The supply disruptions plaguing the US economy are not the result of "excessive demand," "central planning," or a lack of efficiency. Rather, it is that a logistics ecosystem that was developed to feed the beast of American consumption was not designed for a pandemic.
A supply chain is like a Rorschach Test: each economic analyst sees in it a pattern reflecting his or her own preconceptions. This may be inevitable, since everyone is a product of differing educations, backgrounds, and prejudices. But some observed patterns are more plausible than others.
Consider the following sampling of perspectives. For Jason Furman, formerly US President Barack Obama’s chief economic adviser, and Lawrence H. Summers, a former US secretary of the treasury, today’s supply-chain problem is one of excessive demand. According to Furman, it is a “high class” issue that reflects a strong economy. The “original sin” was the American Rescue Plan, which provided too much support through funds disbursed directly to US households.
For John Tamny of RealClearMarkets, the supply-chain problem is one of “central planning.” Had President Joe Biden’s administration not sent directives to port managers, free markets would have sorted everything out.
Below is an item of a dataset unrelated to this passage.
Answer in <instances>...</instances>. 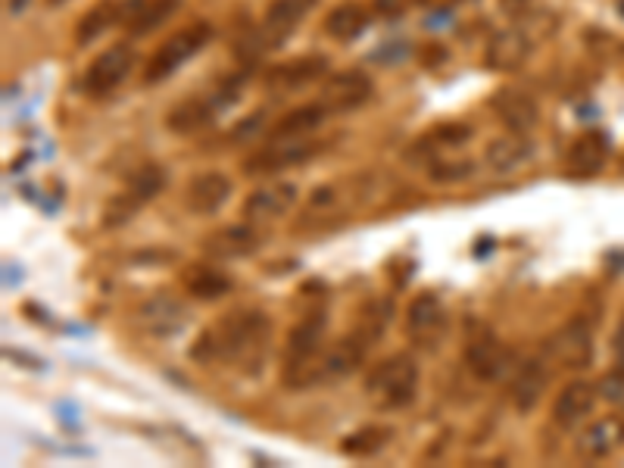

And for Awi Federgruen, a professor of management at the Columbia Business School, the issue is inefficiency, the remedy for which is to work harder and do more with less.
None of these interpretations withstands scrutiny. The excess demand story fails on a glance. After all, there is no shortage of goods. Ships bearing the supply – 30 million tons of it – are sitting right now outside US ports, with more on the way. Nor have production prices risen by much. Most of the “inflation” so far has been in energy (driven partly by a rebound from the pandemic slump) and in used cars and trucks, previously produced goods that are in demand because of the semiconductor shortage affecting automakers.
And no, that particular shortage is not the result of “excess demand,” either. During the pandemic, chipmakers predicted a bigger shift in the composition of demand – toward household gizmos and away from cars – than actually occurred. Now they have too much of one kind of chip and not enough of another.
As for the “central planning” jibe, that is to be expected from certain circles. The implication is that all would be well if only the Biden administration had not been paying attention. Never mind that the extent of Biden’s intervention was merely to urge port managers to work “24/7” to get the boats unloaded – an idea that one assumes would have already crossed their minds.
The point about “efficiency” gets closer to reality, except that the problem is not too little efficiency, but too much. To be precise, the extreme efficiency of today’s global supply chains is also their fatal flaw. Well-run ports are models of high throughput and low costs. They incorporate docks, railheads, truck bays, storage areas, and heavy-lifting equipment to suit the traffic they expect. Building capacity beyond a small margin of safety would be a waste.
In normal times, any excess capacity sits idle, yielding no revenue while interest on the debt issued to build it still must be paid. Over time, efficient operators will minimize the excess and keep the docks and machinery they have humming away. The spectacular success of global supply chains – up until now – reflects the relentless operation of this principle.
In the pandemic slump, much of America’s port capacity was briefly idle. When production stopped and container ships remained anchored in Asian ports, American trucks left their own empty containers to pile up at the ports, awaiting ships to carry them back to Asia. But then demand revived and production restarted – even accelerated – as households diverted income from services to goods. The ships bearing the goods started showing up again. But there was a new problem: to offload full containers, one must have a place to put them. According to press reports, the yards and warehouses were already filled with empties. Moreover, trucks bearing fresh empties could not unload them, and thus could not take on new containers.
And so, the cargoes sit and wait. Partial solutions – stacking the empties higher, for example – can go only so far. Over a longer period, new docks and rail lines can be built. But all of that takes time, land (which is not easy to find, it turns out), and heavy equipment, which itself must come from somewhere, possibly by ship.
A supply chain is an entire ecology, a biophysical entity. It requires all of its parts to function smoothly all of the time. Failures are not isolated to one segment, nor can they be fixed with a simple increase in prices or fees, or by some rapid change in techniques. Instead, they cascade through a system that was built in a specific way; a breakdown in one part can become a general one.
In his remarkable 2011 book, The Global Minotaur, the economist (and future Greek finance minister) Yanis Varoufakis compared the United States to the mythical monster that lived in a labyrinth from which nothing that entered could escape. For 40 years, the US economy has taken in the consumption goods produced by Japan, South Korea, China, and others. To sustain the insatiable Minotaur, the world built a global labyrinth of ports, ships, more ports, warehouses, storage yards, roads, and rails.
Then, one day, the Minotaur got sick and missed a meal. The next day, he sought to catch up by eating four meals, only to find that his gullet was not quite wide enough to get them all down. So, now the Minotaur sits, choking and helpless, hoping the blockage will clear. If it doesn’t, the consequences could be grave. If choking the beast in this way had occurred to Theseus, he might not have needed Ariadne, her sword, or her ball of yarn.